* _WHAT IS REQUIRED_: The required output is a verbatim transcription of the listing, pictures excluded.

BEGIN AVAILABLE DATA

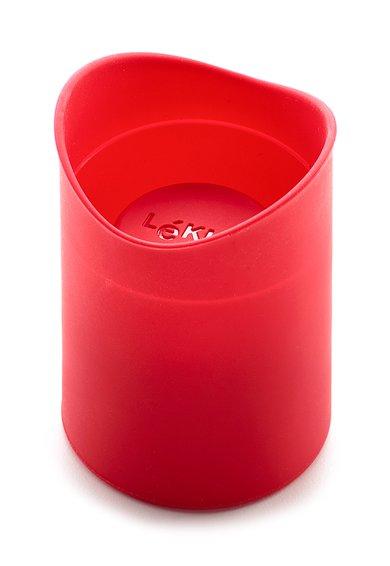 Set de forme cilindrice de silicon pentru prajituri – 8 piese de la Lekue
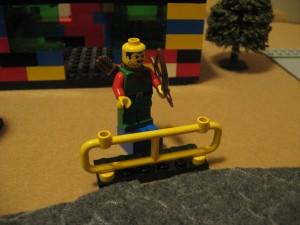 DC-Lego-Battle-115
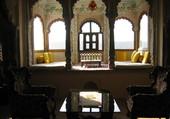 Petit salon du MAHARADJA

END AVAILABLE DATA

* _EXERCISE RESPONSE_:
 Set de forme cilindrice de silicon pentru prajituri – 8 piese de la Lekue
 DC-Lego-Battle-115
 Petit salon du MAHARADJA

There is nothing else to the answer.